|Volume 50 Number 9, March 14, 2020||ARCHIVE||HOME||JBCENTRE||SUBSCRIBE|
Everyone knows that a Boris Johnson government is on the side of the wealthy. However, Johnson also claimed to be on the side of the people. Is this supposed to mean that now Parliament is on the people's side? That is how Johnson and his government would like to present themselves. Chancellor Rishi Sunak at the end of his Budget speech even had the nerve to say, "This is a Budget that delivers on our promises - a people's Budget from a people's Government." The Budget is being presented by the new Chancellor Rishi Sunak as one with "no apology" for borrowing more money to invest into the UK as "the right economic thing to do".
BBC Political Editor Laura Kuenssberg also took up the theme of the Chancellor's borrowing more money allegedly to invest in Britain, saying: "This is a new government with a new chancellor much hungrier for spending, much hungrier for borrowing and much less bothered about the size of the national debt - and we are talking about very, very big numbers here." Some trade union leaders also concurred that the Budget showed that "the government's been listening - to a point".
But what is the actual aim of this Budget of Boris Johnson's new government, who is it listening to and indeed whose interests does it serve?
One question that has to be asked is why an allegedly "people's Budget" is presented in the British parliamentary tradition of being hatched in secret, put in a red box and sprung on Parliament and the people without debate and consultation.
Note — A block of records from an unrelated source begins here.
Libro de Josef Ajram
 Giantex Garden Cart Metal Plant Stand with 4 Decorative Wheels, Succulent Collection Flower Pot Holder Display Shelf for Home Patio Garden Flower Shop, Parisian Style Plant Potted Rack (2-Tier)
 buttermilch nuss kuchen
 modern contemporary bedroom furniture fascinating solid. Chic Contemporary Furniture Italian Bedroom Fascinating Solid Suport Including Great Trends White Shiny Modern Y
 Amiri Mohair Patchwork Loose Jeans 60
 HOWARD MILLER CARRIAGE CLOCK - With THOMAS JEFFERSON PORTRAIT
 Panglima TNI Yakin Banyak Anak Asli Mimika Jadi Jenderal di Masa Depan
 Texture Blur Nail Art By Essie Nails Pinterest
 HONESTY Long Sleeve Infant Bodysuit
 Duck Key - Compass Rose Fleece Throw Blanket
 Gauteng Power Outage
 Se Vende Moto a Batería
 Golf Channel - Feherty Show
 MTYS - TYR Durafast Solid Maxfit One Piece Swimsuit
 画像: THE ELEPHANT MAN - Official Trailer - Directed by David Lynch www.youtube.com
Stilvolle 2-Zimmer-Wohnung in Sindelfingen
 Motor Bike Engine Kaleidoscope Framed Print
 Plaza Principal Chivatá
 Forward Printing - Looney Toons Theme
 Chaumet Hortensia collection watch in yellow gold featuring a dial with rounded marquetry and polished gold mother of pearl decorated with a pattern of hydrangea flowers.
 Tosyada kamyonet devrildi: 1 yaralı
In other words, the people and even Parliament have no say in the content of the Budget and there is no discussion other than the post-parliamentary adversarial debate on what has already been decided. Of course, like all Chancellors before him, Rishi Sunak claimed that this was in the governing party's manifesto and that he was saying that he would be "sticking to the fiscal rules" set out in his the Tory's election manifesto.
On the question of who decides these vital matters for the the economy of the regions and nations of Britain, it is the old arrangements. Namely, that the person of state rules over the people. This is a democracy which is divided between those who govern and those who are governed. The role of the citizen is merely to put an "X" on a ballot during an election to indicate that they authorise someone else, over whom they exercise no control, to speak in their name. In other words, the inner circles of government and state decide and the people are excluded from even the discussion, let alone the decision-making.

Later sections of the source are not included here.